Exercise directions | Rewrite the data below, substituting "red clay roof" for "red tiled roof" and changing nothing else. Leave the pictures out of your answer.

Dataset entries:
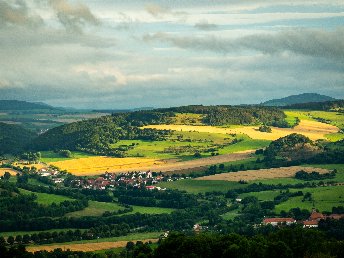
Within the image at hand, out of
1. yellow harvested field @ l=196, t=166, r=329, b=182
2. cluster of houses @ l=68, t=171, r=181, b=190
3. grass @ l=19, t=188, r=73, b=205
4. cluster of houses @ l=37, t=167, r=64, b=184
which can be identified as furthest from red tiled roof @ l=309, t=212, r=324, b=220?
cluster of houses @ l=37, t=167, r=64, b=184

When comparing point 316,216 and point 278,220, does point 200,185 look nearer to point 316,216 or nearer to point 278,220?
point 278,220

Solution for this task |
Within the image at hand, out of
1. yellow harvested field @ l=196, t=166, r=329, b=182
2. cluster of houses @ l=68, t=171, r=181, b=190
3. grass @ l=19, t=188, r=73, b=205
4. cluster of houses @ l=37, t=167, r=64, b=184
which can be identified as furthest from red clay roof @ l=309, t=212, r=324, b=220?
cluster of houses @ l=37, t=167, r=64, b=184

When comparing point 316,216 and point 278,220, does point 200,185 look nearer to point 316,216 or nearer to point 278,220?
point 278,220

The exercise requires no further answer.